Россия и современный мир № 3 / 2010 - страница 5

Шрифт
Интервал


В-четвертых, симптомами и последствиями травмы становится изменение образцов социального поведения. К их числу, например, можно отнести примирение большинства с такой социальной язвой, как коррупция, ее вынужденное принятие в качестве новой системы координат социальных отношений и участие в ней.

В-пятых, это активная и пассивная посттравматическая адаптация (стремление преодолеть трудности либо примирение с ними).

В-шестых, преодоление травматического состояния происходит в условиях политической и экономической стабилизации, и дальнейшее укрепление стабильности служит подтверждением успешного преодоления социальной травмы (23, с. 6–16).

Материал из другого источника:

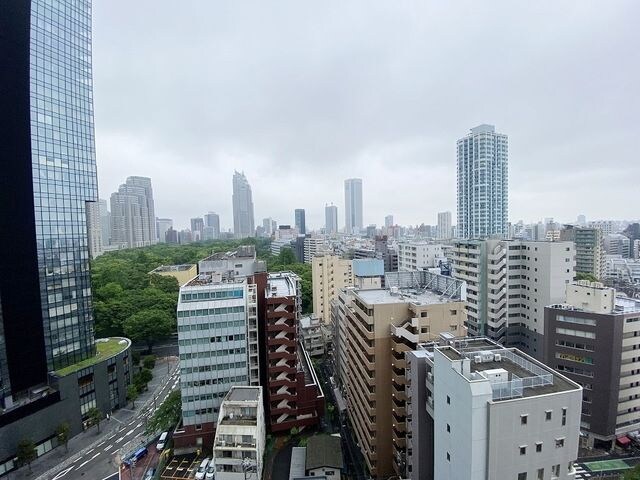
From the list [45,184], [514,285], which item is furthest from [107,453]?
[514,285]

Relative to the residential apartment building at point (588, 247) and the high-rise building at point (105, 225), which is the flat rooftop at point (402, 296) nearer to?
the residential apartment building at point (588, 247)

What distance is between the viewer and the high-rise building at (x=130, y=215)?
172875 millimetres

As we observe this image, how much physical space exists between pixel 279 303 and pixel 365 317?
9895 mm

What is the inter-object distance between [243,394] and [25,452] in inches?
735

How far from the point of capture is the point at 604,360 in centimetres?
3012

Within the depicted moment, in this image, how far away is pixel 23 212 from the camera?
32719 millimetres

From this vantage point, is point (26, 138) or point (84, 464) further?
point (26, 138)

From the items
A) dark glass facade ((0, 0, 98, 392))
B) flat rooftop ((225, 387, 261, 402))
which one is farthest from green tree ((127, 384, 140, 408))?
flat rooftop ((225, 387, 261, 402))

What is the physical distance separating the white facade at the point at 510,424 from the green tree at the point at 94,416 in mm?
35119

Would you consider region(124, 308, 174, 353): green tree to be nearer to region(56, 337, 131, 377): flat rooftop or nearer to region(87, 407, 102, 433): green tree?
region(56, 337, 131, 377): flat rooftop

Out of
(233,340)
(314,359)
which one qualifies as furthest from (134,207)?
(233,340)

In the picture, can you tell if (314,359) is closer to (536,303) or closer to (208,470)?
(208,470)

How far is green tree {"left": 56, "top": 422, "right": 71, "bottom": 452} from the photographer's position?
31220 mm

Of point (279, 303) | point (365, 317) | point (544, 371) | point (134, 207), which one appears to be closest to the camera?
point (544, 371)
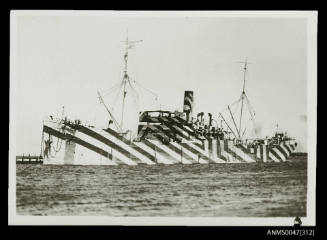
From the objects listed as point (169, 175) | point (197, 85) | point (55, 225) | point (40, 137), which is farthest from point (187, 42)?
point (55, 225)

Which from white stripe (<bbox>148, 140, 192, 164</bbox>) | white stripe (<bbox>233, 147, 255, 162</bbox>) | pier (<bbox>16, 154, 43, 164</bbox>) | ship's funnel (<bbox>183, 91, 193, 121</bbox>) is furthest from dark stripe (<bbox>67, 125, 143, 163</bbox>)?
white stripe (<bbox>233, 147, 255, 162</bbox>)

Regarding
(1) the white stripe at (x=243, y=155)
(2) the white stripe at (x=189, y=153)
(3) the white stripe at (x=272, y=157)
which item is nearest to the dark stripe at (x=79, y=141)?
(2) the white stripe at (x=189, y=153)

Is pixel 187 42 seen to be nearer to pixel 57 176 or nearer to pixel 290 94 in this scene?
pixel 290 94

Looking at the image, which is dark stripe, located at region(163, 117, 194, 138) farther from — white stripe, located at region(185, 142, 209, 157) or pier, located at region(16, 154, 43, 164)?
pier, located at region(16, 154, 43, 164)

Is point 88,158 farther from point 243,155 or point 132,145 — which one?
point 243,155

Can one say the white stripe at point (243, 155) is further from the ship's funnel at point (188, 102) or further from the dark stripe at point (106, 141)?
the dark stripe at point (106, 141)

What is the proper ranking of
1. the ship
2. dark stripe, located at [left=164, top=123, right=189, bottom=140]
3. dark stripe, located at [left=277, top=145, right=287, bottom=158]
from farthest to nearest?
dark stripe, located at [left=164, top=123, right=189, bottom=140] → the ship → dark stripe, located at [left=277, top=145, right=287, bottom=158]

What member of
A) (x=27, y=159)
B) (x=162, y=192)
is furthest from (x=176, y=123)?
(x=27, y=159)
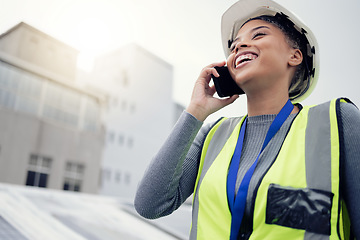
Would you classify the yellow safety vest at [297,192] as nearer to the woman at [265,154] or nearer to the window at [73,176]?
the woman at [265,154]

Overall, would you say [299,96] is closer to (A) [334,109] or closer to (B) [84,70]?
(A) [334,109]

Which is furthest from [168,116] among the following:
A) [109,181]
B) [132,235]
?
[132,235]

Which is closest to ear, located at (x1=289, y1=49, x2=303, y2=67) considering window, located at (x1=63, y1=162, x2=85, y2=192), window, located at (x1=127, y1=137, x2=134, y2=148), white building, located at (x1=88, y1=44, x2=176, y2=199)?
window, located at (x1=63, y1=162, x2=85, y2=192)

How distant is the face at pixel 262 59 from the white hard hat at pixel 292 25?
69 mm

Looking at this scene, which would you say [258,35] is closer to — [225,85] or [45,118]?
[225,85]

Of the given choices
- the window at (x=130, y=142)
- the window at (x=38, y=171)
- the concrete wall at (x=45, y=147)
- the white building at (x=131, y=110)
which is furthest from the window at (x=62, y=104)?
the window at (x=130, y=142)

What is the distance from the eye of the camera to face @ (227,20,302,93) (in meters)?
1.15

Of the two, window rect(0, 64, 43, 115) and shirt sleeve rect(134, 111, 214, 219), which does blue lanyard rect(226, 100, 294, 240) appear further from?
window rect(0, 64, 43, 115)

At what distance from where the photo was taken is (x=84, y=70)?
1852cm

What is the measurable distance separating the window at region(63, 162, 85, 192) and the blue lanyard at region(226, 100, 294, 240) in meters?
15.4

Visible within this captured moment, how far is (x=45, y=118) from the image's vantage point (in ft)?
47.5

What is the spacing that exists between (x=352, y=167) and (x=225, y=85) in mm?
583

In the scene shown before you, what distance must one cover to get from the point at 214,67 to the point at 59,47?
15870mm

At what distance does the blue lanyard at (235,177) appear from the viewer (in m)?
0.93
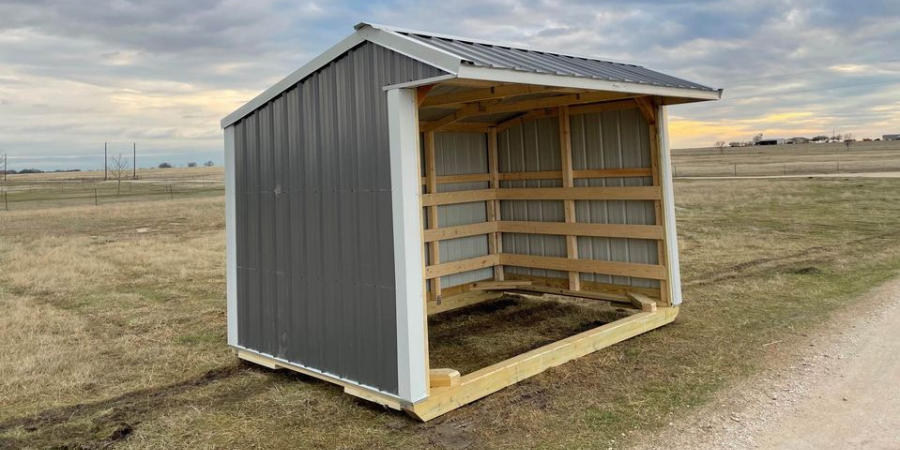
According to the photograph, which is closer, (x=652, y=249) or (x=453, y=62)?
(x=453, y=62)

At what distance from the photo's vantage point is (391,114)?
15.0 ft

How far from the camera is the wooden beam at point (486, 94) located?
530cm

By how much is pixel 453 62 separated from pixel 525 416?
8.80 feet

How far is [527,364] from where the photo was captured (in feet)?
18.0

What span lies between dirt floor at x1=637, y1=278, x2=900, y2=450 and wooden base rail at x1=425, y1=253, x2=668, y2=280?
1.64 meters

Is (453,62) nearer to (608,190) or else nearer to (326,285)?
(326,285)

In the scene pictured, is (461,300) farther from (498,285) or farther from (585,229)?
(585,229)

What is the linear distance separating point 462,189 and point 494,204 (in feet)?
2.03

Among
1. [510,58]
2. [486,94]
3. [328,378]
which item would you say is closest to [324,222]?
[328,378]

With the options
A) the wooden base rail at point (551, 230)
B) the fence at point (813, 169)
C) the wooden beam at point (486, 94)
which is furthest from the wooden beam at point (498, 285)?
the fence at point (813, 169)

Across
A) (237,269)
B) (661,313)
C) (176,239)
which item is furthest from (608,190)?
(176,239)

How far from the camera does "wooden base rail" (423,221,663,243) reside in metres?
7.42

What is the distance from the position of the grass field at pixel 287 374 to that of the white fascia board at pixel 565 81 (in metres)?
2.54

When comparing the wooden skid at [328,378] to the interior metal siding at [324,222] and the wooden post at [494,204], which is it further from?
the wooden post at [494,204]
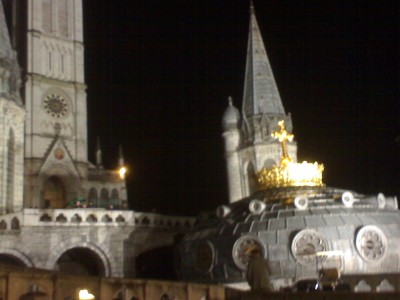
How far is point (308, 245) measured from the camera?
33875mm

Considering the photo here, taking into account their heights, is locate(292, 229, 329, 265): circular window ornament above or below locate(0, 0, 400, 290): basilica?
below

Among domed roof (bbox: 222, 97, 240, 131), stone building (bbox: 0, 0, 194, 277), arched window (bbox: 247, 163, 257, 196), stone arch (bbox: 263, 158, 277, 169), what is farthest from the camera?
domed roof (bbox: 222, 97, 240, 131)

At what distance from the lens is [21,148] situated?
50.8m

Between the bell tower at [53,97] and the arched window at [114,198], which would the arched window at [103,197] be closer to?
the arched window at [114,198]

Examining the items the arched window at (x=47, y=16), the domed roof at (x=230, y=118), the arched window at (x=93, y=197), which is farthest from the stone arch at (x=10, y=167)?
the domed roof at (x=230, y=118)

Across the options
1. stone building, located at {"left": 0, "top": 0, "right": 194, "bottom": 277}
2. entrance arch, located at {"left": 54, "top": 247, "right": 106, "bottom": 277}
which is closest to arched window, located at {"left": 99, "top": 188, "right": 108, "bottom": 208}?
stone building, located at {"left": 0, "top": 0, "right": 194, "bottom": 277}

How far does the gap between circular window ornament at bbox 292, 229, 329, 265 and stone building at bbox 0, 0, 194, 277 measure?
1339 centimetres

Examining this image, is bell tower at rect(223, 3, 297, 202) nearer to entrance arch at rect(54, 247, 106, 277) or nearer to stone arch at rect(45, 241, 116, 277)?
entrance arch at rect(54, 247, 106, 277)

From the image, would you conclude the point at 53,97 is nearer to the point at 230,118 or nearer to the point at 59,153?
the point at 59,153

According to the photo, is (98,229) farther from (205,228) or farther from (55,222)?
(205,228)

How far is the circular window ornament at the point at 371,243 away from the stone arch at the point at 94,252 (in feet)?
53.0

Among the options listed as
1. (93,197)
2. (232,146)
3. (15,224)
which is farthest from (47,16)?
(15,224)

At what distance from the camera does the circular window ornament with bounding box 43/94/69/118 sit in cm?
6206

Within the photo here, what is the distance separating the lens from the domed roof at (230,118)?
58.7 metres
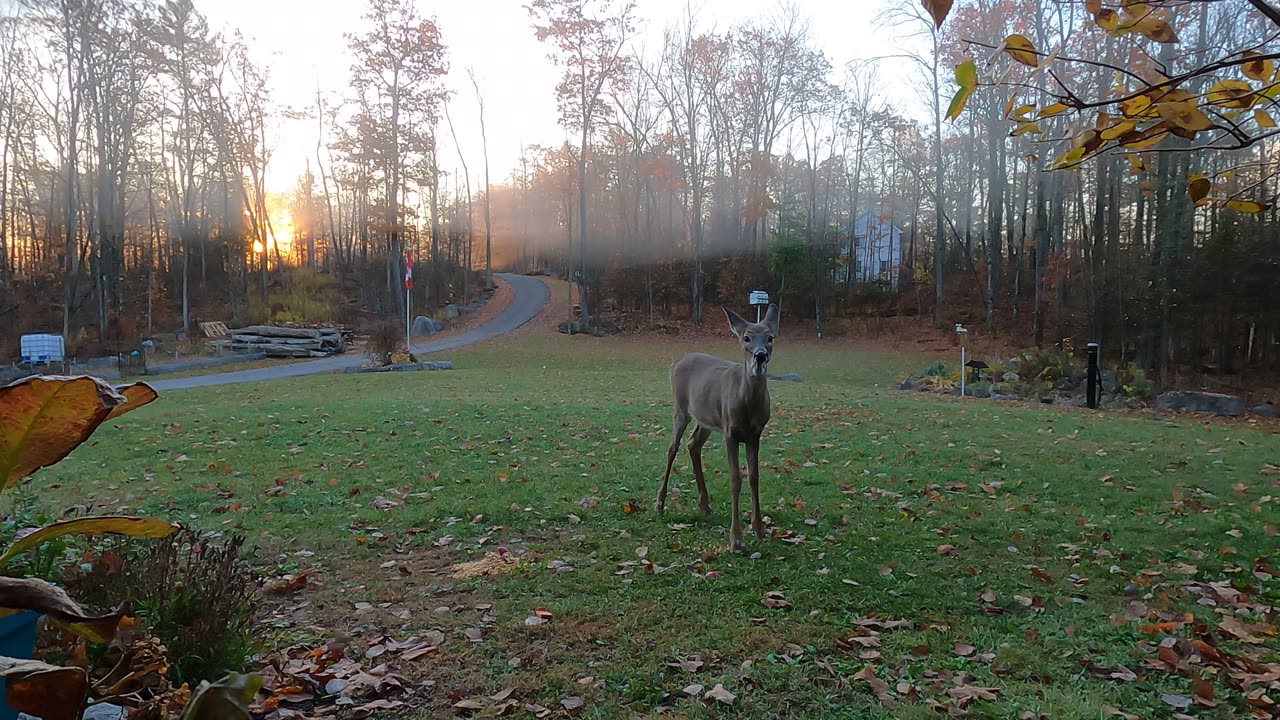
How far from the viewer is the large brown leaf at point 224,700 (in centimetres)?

Впрочем, надо понимать, что «остаточные боли» еще долго будут мучить российское общество. Кроме того, в случае России речь должна идти не только о травме реформ 1990-х годов, но и об общей травме потрясений всего XX в., когда были уничтожены либо претерпели радикальную ломку многие социальные слои и группы российского социума. Это уже является глубокой травмой исторической памяти.

Социологические опросы, проводившиеся в 1996–2002 гг. сотрудниками Института сравнительной политологии РАН, демонстрировали, что конституирующую роль в формировании социального порядка играют такие категории, как выгода, успех, право сильного, тогда как закон, права человека, уважение к чужому мнению в глазах большинства опрошенных не имеют большого значения (14, с. 15). Постсоветская социальная трансформация, еще более усиленная политикой государства и информационным мэйнстримом, привела к возникновению нового социума, в котором доминируют ставка на силу и эгоистический интерес при минимизации сотрудничества с другими социальными акторами. Но те же самые опросы показали, что социально востребованными остаются ценности морали, равенства, труда, семьи и традиции. По сути дела, расчеты либеральных реформаторов на то, что ценности свободы автоматически разовьются в условиях неконтролируемой игры рыночных сил и сокращения роли государства в экономической жизни, оказались перечеркнуты. Сама интерпретация свободы сузилась до представлений об экономической свободе.

Институциональный порядок, установившийся к концу 1990-х годов, не ставился под сомнение в смысле его конституционной законности. Однако большинство опрошенных фактически усомнились в его социальной легитимности, поскольку, по их мнению, этот порядок был ориентирован на защиту прав и интересов меньшинства, несправедлив, нестабилен и в любом случае крайне далек от социального идеала. Можно сказать, что к началу «эпохи Путина» значительная часть граждан России была готова к трансформации институционального порядка, которая в большей степени соответствовала бы их ценностным ориентациям.